State v. Bradford

114 So. 83 | La. | 1927

[EDITORS' NOTE: THIS PAGE CONTAINS HEADNOTES. HEADNOTES ARE NOT AN OFFICIAL PRODUCT OF THE COURT, THEREFORE THEY ARE NOT DISPLAYED.] *425 The defendant was indicted for manslaughter, and was duly tried, convicted, and sentenced. He appeals and brings up eight bills of exception numbered respectively 1 to 3, 3A, and 4 to 7.

I.
The defendant was indicted April 1st; he was arraigned April 8th. He objected (1) that this was at a special and not a regular term of court, and (2) that he had not been notified in advance of said arraignment and hence had not been given time to prepare and file preliminary pleas before joining issue.

1. Section 43 of article 7, p. 50, of the Constitution of 1921 (formerly article 117, Const. of 1898), provides that:

"District courts * * * shall hold continuous sessions during ten months of the year. * * * In each district composed of more than one parish, the judge shall sit alternately in each parish, as the public business may require."

From which it is clear that there is, during said ten months, no distinction between a regular term and a special term of the district courts; said courts are then either in session or not in session, "as the public business may require." And the district judge is the sole judge of when "the public business" may require him to sit during said time. Defendant has therefore no cause for complaint if the district judge should be of opinion that the public business may require him to sit on any particular day, not a holiday, during said time.

2. In State v. Shields, 33 La. Ann. 1410, this court said: *427

"The law provides no delay for arraignment after indictment or information, and the defendant is required to plead when arraigned, which is his only time as of right. * * * Indulgence is often granted in the discretion and leniency of the court, but there is no law controlling such discretion."

It is true that after issue joined by plea of not guilty, a defendant can no longer set up any dilatory or formal plea or motion (unless for change of venue [R.S. § 1023], or challenging the venire of petty jurors [Act No. 135 of 1898, § 16]), without withdrawing his said plea of not guilty, which cannot be done without the consent of the judge (16 Corp. Jur. 396). Nevertheless the discretion allowed the trial judge to refuse such consent is not an arbitrary one, and may be reviewed on appeal. 8 R.C.L. 112. Hence a defendant cannot be prejudiced by being required to plead at once upon arraignment, but only when arbitrarily refused the right to withdraw such plea of not guilty in order to file some other plea showing a semblance of merit and probability of substantial prejudice.

In this case the defendant did not even apply for leave to withdraw his said plea for the purpose of filing any other plea or motion whatsoever.

This bill, No. 1, is therefore without merit.

II.
The defendant complains in his bill No. 2 that he was not served with a copy of the jury list two days in advance of his trial. The per curiam shows that he was. The bill is frivolous.

III.
Bill No. 3 was taken to the refusal of the trial judge to quash the venire of petty jurors because it did not contain the full number of jurors provided for by statute, a certain juror having been excused by the judge. In State v. Shields, 33 La. Ann. 1410, this court said: *428

"Exception is taken to the action of the court in excusing a juryman, for a cause which the defendant contends was not sufficient under the law. Admitting the cause was not sufficient, the judge exercised his discretion in determining the question, and his error in such matter would afford no ground for relief."

--

Retype the State v. Bradford opinion from "In this case" up to and including "therefore without merit.". The data has no connection to the State v. Bradford opinion.

(Dataset entries)
--

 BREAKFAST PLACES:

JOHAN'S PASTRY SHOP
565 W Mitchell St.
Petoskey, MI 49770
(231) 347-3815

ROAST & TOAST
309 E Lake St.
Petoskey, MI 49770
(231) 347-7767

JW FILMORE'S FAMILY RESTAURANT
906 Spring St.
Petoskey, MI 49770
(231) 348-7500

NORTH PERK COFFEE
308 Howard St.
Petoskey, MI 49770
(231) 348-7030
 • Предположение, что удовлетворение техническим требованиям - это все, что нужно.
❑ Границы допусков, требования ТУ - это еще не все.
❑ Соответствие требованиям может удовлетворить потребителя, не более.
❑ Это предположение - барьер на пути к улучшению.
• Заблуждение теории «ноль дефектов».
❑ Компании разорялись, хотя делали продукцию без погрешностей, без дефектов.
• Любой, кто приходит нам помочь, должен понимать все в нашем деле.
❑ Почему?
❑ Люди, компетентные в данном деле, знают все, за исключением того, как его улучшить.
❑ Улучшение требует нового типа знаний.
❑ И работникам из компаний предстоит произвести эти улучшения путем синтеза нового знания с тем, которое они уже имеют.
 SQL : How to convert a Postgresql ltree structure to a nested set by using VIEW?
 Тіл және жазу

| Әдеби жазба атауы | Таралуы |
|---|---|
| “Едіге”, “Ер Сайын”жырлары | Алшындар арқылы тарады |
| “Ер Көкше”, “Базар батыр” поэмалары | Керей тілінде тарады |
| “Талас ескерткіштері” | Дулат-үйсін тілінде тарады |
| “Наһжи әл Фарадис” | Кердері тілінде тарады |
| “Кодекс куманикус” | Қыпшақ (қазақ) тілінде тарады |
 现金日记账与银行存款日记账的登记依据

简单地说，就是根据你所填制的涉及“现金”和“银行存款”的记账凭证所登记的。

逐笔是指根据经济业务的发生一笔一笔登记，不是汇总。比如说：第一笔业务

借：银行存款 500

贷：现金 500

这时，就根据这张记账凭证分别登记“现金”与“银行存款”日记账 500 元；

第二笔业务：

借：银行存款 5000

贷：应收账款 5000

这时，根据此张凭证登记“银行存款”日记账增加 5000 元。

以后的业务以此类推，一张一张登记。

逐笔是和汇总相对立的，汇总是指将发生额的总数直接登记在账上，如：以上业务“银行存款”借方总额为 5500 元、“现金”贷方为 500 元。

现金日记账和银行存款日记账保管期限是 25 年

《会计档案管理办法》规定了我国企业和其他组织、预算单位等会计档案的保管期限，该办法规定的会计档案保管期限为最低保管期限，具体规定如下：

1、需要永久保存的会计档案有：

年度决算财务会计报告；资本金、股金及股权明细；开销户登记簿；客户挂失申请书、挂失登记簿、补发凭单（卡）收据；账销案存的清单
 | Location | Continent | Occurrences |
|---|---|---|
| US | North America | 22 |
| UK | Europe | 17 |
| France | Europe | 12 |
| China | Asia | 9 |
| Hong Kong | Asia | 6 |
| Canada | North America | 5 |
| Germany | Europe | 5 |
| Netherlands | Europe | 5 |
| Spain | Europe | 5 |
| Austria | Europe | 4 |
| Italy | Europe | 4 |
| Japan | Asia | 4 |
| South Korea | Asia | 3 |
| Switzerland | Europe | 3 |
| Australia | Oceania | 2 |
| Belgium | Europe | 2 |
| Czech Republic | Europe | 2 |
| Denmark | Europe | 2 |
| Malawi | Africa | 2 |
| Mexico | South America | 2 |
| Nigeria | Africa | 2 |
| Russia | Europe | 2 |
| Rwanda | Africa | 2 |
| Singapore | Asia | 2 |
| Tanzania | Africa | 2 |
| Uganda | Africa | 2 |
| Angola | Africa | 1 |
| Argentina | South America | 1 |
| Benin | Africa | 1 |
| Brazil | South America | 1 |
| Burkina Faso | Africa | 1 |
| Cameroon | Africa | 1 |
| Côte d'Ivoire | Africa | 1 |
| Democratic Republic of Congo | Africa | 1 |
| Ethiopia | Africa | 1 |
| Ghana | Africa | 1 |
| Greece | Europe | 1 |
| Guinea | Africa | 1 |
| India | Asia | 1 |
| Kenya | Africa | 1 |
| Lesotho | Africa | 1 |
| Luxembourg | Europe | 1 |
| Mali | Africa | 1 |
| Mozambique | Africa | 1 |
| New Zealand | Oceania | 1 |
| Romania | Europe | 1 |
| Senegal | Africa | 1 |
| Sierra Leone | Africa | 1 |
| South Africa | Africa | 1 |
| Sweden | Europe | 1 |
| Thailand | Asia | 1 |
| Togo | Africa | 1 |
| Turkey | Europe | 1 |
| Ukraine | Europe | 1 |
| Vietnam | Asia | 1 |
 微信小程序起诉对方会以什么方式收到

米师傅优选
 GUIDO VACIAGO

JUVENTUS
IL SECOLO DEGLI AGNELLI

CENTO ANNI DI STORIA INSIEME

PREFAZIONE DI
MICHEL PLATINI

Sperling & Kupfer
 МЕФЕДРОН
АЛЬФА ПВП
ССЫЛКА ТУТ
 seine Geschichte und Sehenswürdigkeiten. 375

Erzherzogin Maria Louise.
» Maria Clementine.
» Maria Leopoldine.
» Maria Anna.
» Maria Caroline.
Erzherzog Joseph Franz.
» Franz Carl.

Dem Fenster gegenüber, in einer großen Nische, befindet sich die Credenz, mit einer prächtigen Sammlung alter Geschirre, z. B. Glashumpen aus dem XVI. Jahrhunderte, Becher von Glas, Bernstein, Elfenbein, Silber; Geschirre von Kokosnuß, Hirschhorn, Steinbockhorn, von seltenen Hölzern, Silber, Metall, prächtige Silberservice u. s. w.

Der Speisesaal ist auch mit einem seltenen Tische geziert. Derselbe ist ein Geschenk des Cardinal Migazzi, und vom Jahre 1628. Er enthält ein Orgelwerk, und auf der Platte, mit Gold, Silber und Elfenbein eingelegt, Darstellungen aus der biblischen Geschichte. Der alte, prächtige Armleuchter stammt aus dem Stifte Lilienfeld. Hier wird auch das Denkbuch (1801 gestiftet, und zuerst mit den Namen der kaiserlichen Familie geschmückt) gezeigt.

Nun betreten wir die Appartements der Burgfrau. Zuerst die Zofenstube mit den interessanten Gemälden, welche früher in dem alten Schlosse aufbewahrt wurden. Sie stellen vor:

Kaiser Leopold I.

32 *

--

§ **EXERCISE ANSWER**
In this case the defendant did not even apply for leave to withdraw his said plea for the purpose of filing any other plea or motion whatsoever.

This bill, No. 1, is therefore without merit.